Serbian actor (born 1984)

Petar Benčina (Serbian Cyrillic: Петар Бeнчина; born 7 December 1984) is a Serbian actor born in Zemun.

== Biography ==
Petar Benčina has been a regular cast member on the Serbian television series "Komsije" (Neighbours) and "Psi laju, vetar nosi". Other roles on Serbian TV include "Vojna akademija", "Gorki plodovi" (Bitter Fruit), "Zaustavi vreme", and "Miris kise na Balkanu".

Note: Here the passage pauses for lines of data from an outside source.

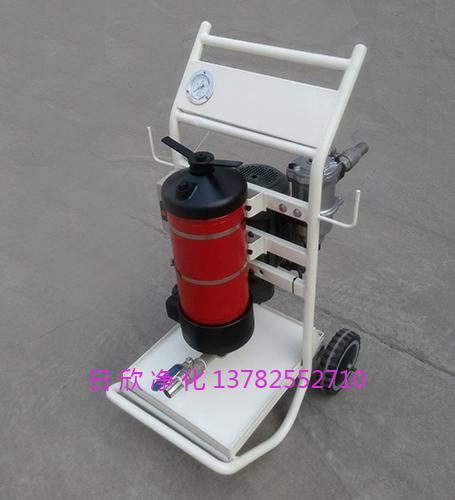 LYC-A100实用日欣净化滤油机厂家齿轮油小型过滤机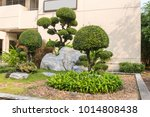 front garden garden front condo ...   Shutterstock . vector #1014808438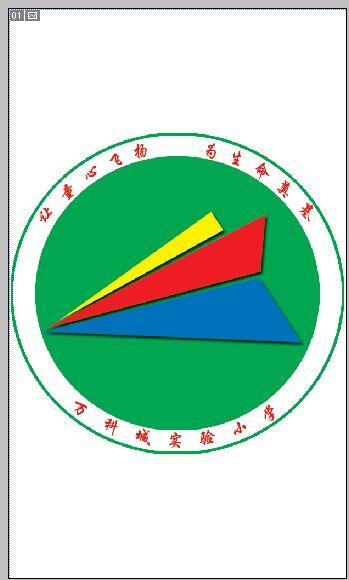 hongxin588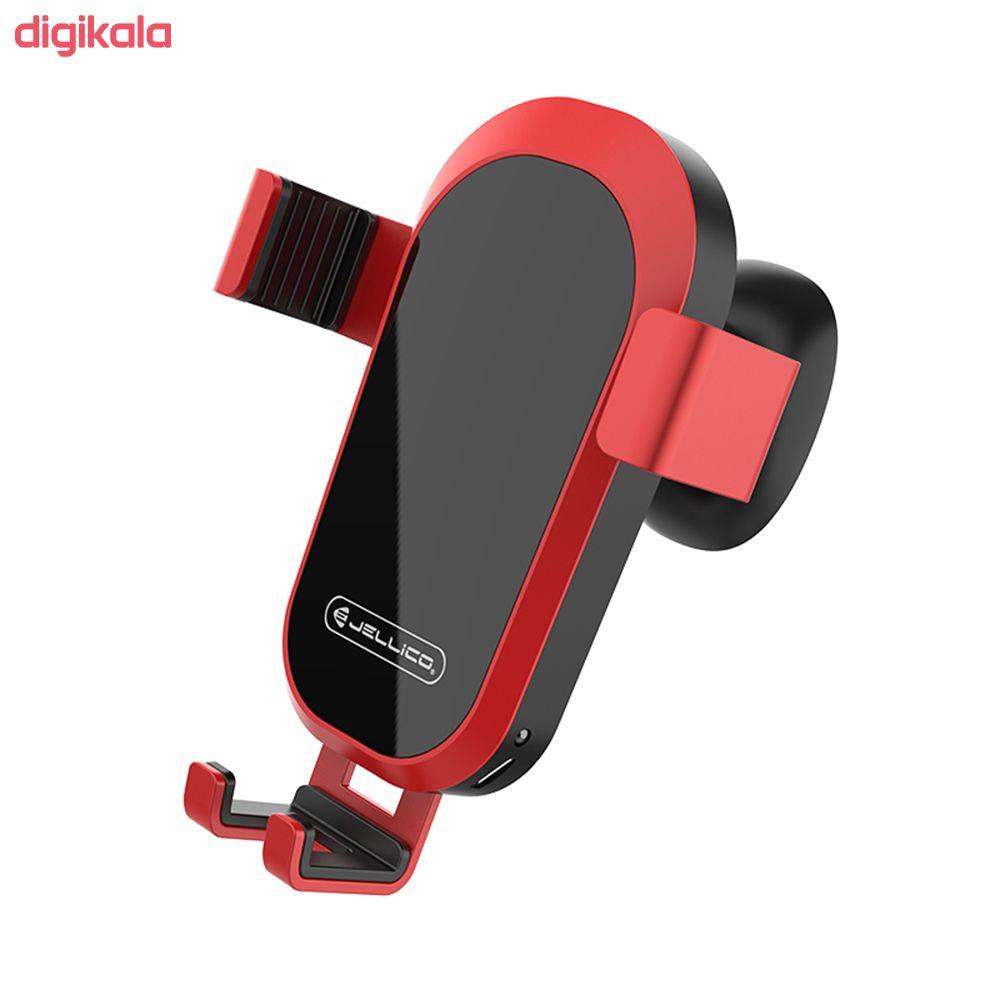 پایه نگهدارنده و شارژر بی سیم گوشی موبایل جلیکو مدل HO-101  main 1 1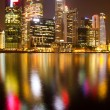 Stock Photo: A view of Singapore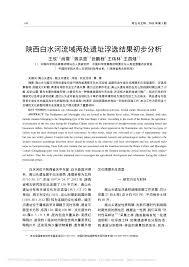 si鑒e onu si鑒e onu 100 images pin de xiao xian en 好图 专业术语常用名词
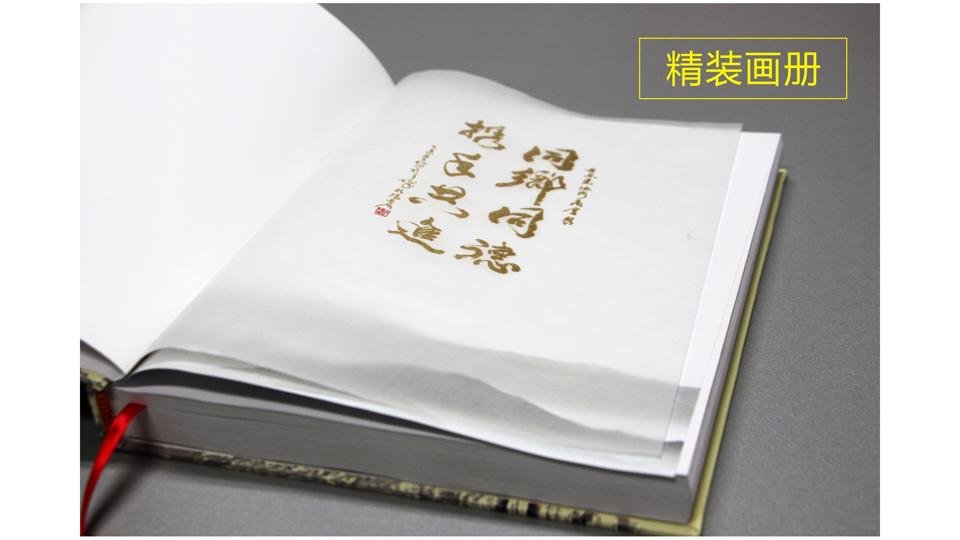 企业画册印刷,纪念册印刷,小册子印刷,会刊印刷,手册印刷装订方式精装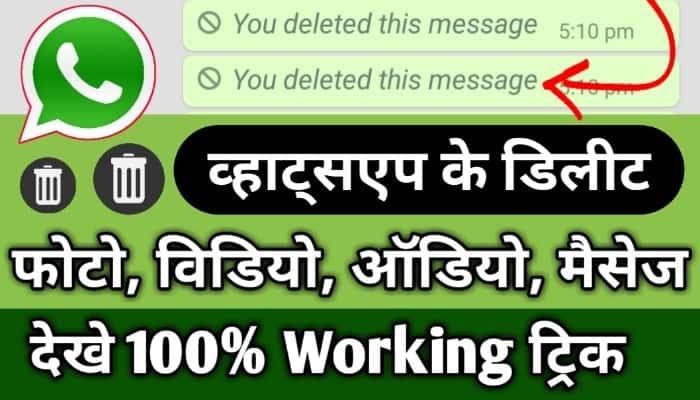 WhatsApp Ke Delete Photo, Video, Message Kaise Nikale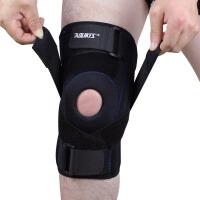 护膝运动登山4弹簧护膝护膑骨保护篮球爬山跑步骑行户外护具硅胶护膝奥力克斯 黑色款单只
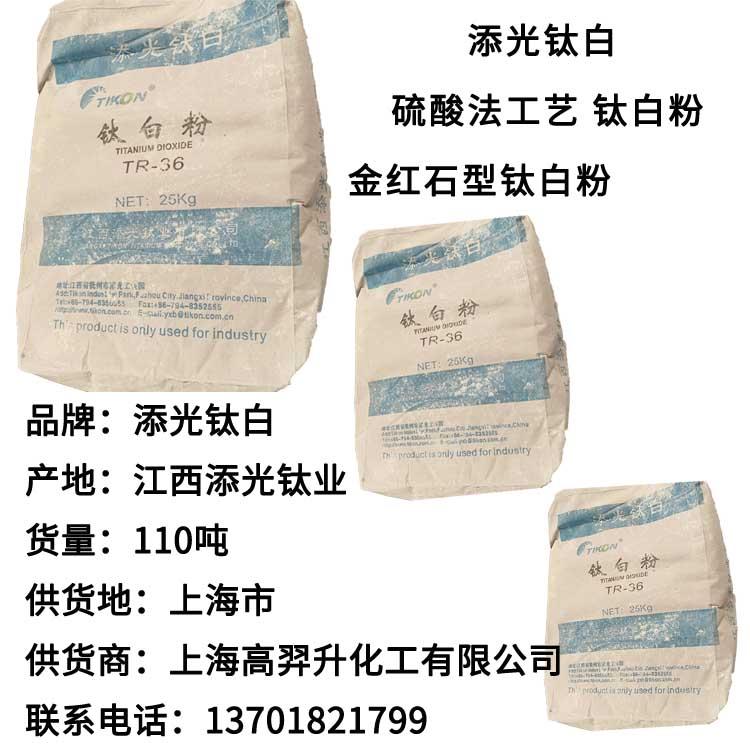添光钛白粉36-1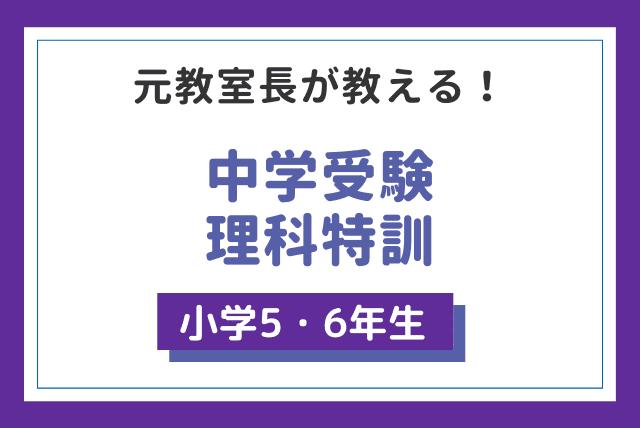 【元教室長が教える】中学受験理科特訓コース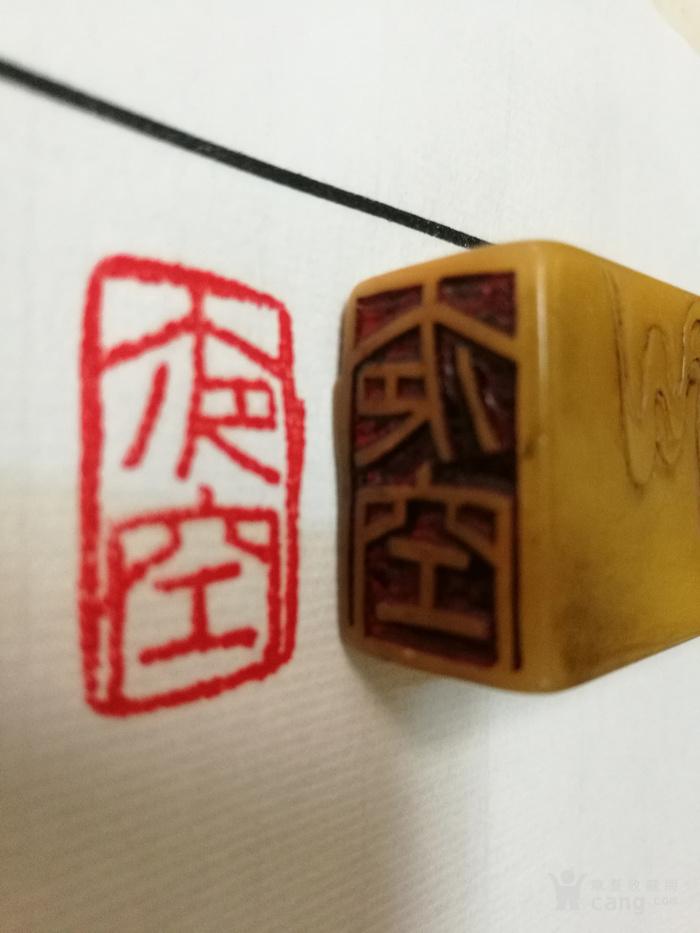 吴昌硕为佛家大德高僧作的禅号章 田黄石浮雕钮图3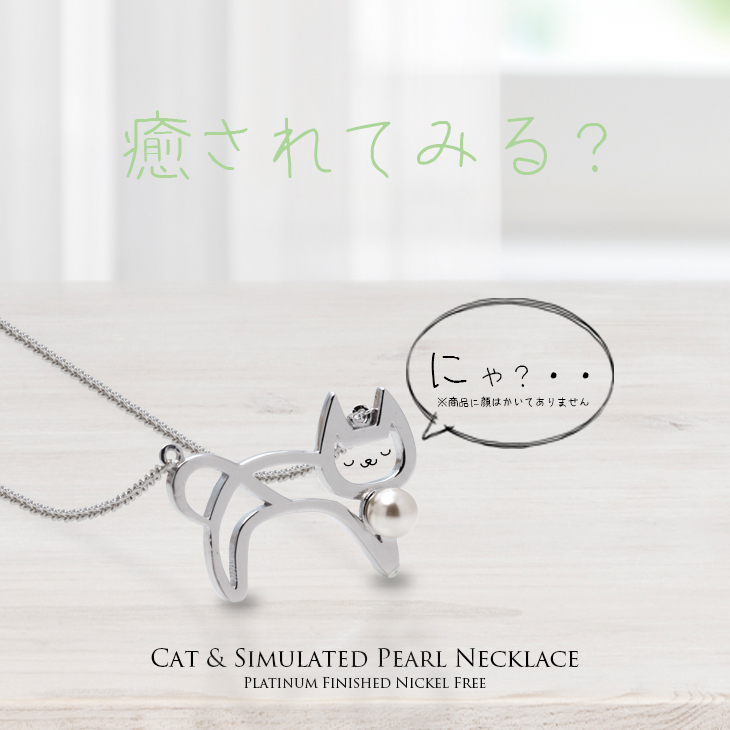 猫モチーフ パールネックレス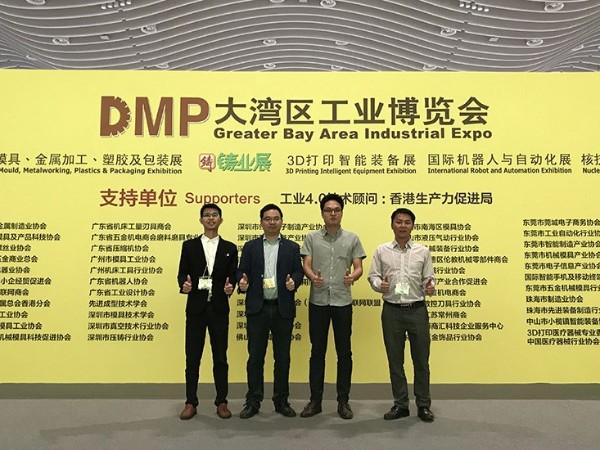 广东黑金刚积极参加2019大湾区工业博览会
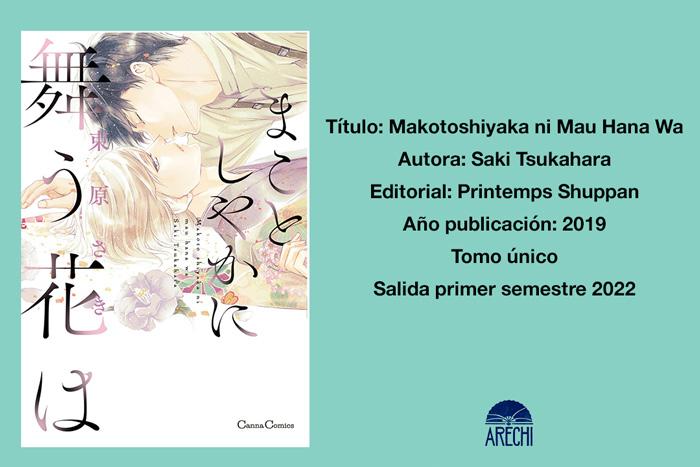 The Flower That Seems To Truly Dance (Makotoshiyaka ni Mau Hana wa) manga - BL - Saki Tsukahara - Arechi Manga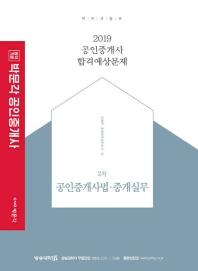 공인중개사법. 중개실무: 공인중개사 2차 합격예상문제(2019)(전면개정판)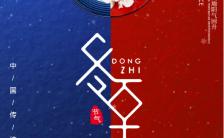 冬至24节气海报朋友圈宣传海报缩略图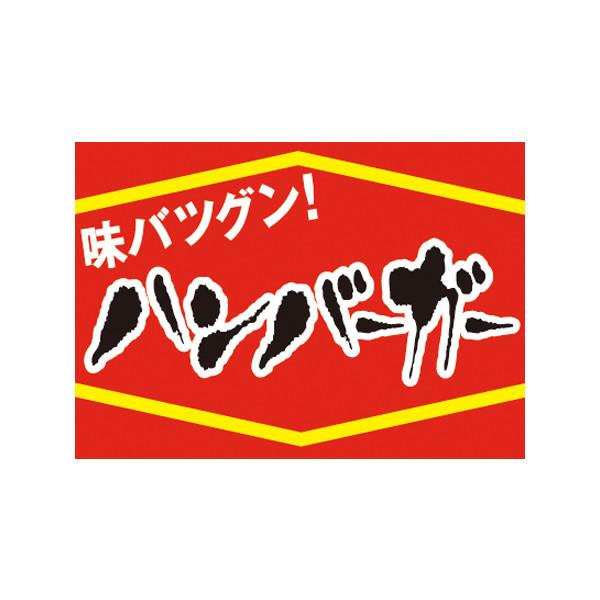 【取寄商品】フロアーマット「ハンバーグ」(玄関マット)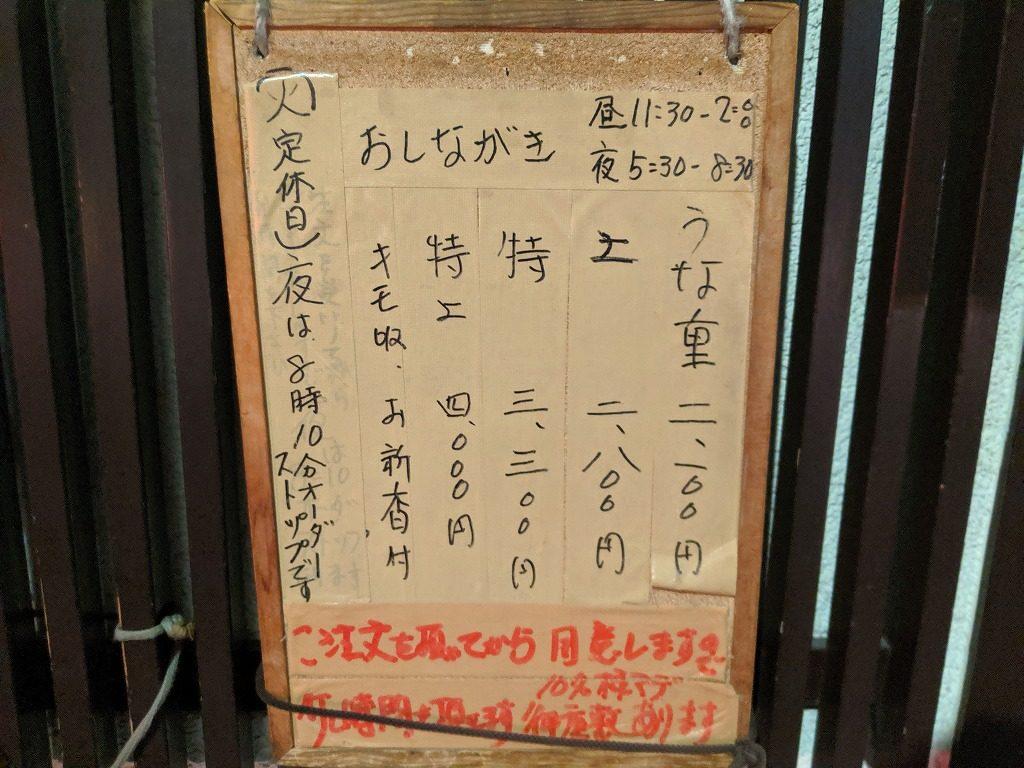 川京のおしながき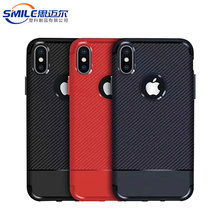 Gorgeous carbon fiber case for iphone x case shockproof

Benčina has acted in several Serbian films such as "Igra istine" (Game of Truth), "Masa" and "Volja sinovljeva" (Son's Will). He also had a role in the American-British co-production "The November Man" starring Pierce Brosnan.

Additionally, Benčina is a theater actor who regularly performs at the Belgrade Drama Theatre. His very first acting role was at the same venue when he was twenty-one years old. He has won three "Tatjana Lukjanova" awards for his performances there. According to Benčina, he enjoys acting in plays because the audience changes every night, "Although you play the same show, every night is another audience and it's different, so there is some specificity related to the theater."

== Personal life and family ==
He is married to Serbian actress Tamara Dragicevic and they have a daughter together. He and his wife are a popular celebrity couple in Serbia. His brother, Igor Benčina, is also an actor, seen in the Serbian film "Teret" (Cargo) which was screened at the Cannes Film Festival, as well as the British thriller "The Last Panthers", a television show popular with former UK Prime Minister David Cameron.